By Kristian Whittaker
CANBERRA — "When I used to live in the USA, I was an activist against the war in Vietnam. Now I'm living in Australia, I find myself compelled to be an activist against 'Australia's Vietnam', Bougainville." Barbara ("Bobbi") Meyer describes herself as "an ANU student and grandmother, a peace activist, a solidarity and environmental activist, as well as a singer-songwriter and poet".
Whether it's major peace demonstrations nationally or local progressive campaigns, there are very few which Meyer hasn't participated in or helped to organise. "The progressive issues are all interconnected, and you can't look seriously at issues like militarism without also becoming aware about environmental ones, for example."
On July 17, Meyer was arrested after being escorted by the Australian Federal Police (AFP) from an information stall, part of the Bougainville National Day of Action, in Canberra's Civic Centre. While the warrant cited unpaid fines for an arrest in October 1988 at a Sydney protest against visiting US warships, the timing meant that she was disqualified from attending that Saturday morning's bail hearings and so had to spend the weekend in custody.
Many youth, indigenous people, unemployed, street people and others whom the AFP appears to consider as "undesirable" have also been subject to such tactics.
Another woman at the information stall was later taken into custody and threatened with arrest under a 1900 law making it illegal to draw on the pavement with chalk.
As a long-time peace activist, Meyer took this recent arrest very much in her stride. "I'm quite inured to going to jail for a just cause. The arrest, and my being jailed for that weekend, probably created a lot more publicity for the Bougainville information stall
than would have occurred with me outside jail."
However, other peace activists and friends are concerned by possible links to the harassment of human rights lawyer Rosemarie Gillespie, who was arrested near the end of May by NSW police and charged with 50 counts of having in her possession illicit drugs: donations of medicines for Bougainville. All the charges were later dropped.
Says Meyer, "The Australian government is feeling so tetchy about their role in Bougainville that it's possible they're willing to harass activists who are exposing Australia's role in contributing to four years of genocide. This Saturday is the fourth anniversary of the decision to allow Australian Air Force pilots to be used by the Papua New Guinea Defence Forces."
Meyer emphasises that Bougainvilleans do not see themselves as "seceding" from PNG. "Before 1975, Bougainvilleans had stated that they wanted to be independent.
"At the same time that the PNG government claims popular support on Bougainville for their own political agenda, they haven't allowed international observers onto Bougainville. The International Red Cross, the Pacific Council of Churches, Amnesty International, UN observers and independent international journalists have all been denied access to Bougainville.
"The fact that the PNG government is maintaining their blockade while excluding these observer groups strongly suggests that the situation on Bougainville is not as the PNG government has been attempting to portray it."
Meyer returns to the ACT Magistrate's Court on July 26. She intends not to pay the $308 fine arising from the 1988 incident.
"My arrest occurred at the time the US was saying, 'We don't want any spreading of the Kiwi disease', referring to the New Zealand government's refusal to allow harbourage to US warships which neither confirmed nor denied the presence of nuclear weapons.
Several of us from the peace vigil put some children's washable paint into 40 eggshells to throw at the warship. At the time, there was no-one between us and the warship.
"As the police approached and grabbed us, I saw a man shouting angrily at us. He later accused me of throwing an egg, left-handed, at him."
Meyer is right-handed.
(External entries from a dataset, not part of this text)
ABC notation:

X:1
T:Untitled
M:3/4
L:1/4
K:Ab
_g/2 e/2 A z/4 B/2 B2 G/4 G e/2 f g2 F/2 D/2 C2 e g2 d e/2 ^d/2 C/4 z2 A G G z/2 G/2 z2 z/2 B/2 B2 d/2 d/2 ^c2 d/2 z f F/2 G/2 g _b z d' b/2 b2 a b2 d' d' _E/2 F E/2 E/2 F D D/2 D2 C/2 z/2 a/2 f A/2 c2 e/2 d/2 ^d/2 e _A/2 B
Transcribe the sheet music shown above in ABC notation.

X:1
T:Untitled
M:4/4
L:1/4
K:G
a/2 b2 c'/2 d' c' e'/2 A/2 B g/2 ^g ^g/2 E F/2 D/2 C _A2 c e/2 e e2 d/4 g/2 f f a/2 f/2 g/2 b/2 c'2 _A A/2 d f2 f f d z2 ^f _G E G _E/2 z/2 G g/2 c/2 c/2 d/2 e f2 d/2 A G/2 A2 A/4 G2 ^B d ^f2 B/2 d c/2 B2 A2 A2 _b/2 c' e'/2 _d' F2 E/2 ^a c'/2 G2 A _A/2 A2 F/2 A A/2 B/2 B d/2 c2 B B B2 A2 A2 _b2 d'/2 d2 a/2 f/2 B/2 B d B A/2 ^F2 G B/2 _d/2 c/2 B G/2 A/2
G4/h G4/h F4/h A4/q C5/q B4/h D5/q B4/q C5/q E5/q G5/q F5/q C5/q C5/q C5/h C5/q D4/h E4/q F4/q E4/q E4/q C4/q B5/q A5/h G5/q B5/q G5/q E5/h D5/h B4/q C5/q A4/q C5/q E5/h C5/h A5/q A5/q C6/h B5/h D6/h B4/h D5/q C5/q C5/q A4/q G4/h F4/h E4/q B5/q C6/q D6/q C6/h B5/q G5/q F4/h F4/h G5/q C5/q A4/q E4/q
She pleaded innocent to that assault charge, but lost the case and her following appeal. The man was awarded $308 compensation, and Meyer asked for time to pay it. "At that time my daughter was nine years old, so I was concerned about her welfare if I was sent to prison."
The irony is that throughout her activist years Meyer has shown and expressed a deep commitment to non-violent action, "where the means are compatible with the ends. I was genuinely upset by the allegations, and by the court's not accepting the fact that the 'victim' had misidentified another person at the scene of the 'crime'."
Meyer says she'll refuse to pay. "If there's a community service option, then I'll accept that, although I'll argue that protesting itself is a community service. If jailed, however, I'll unfortunately be obliged to miss the protest planned for July 28, when the next US warship will visit Sydney."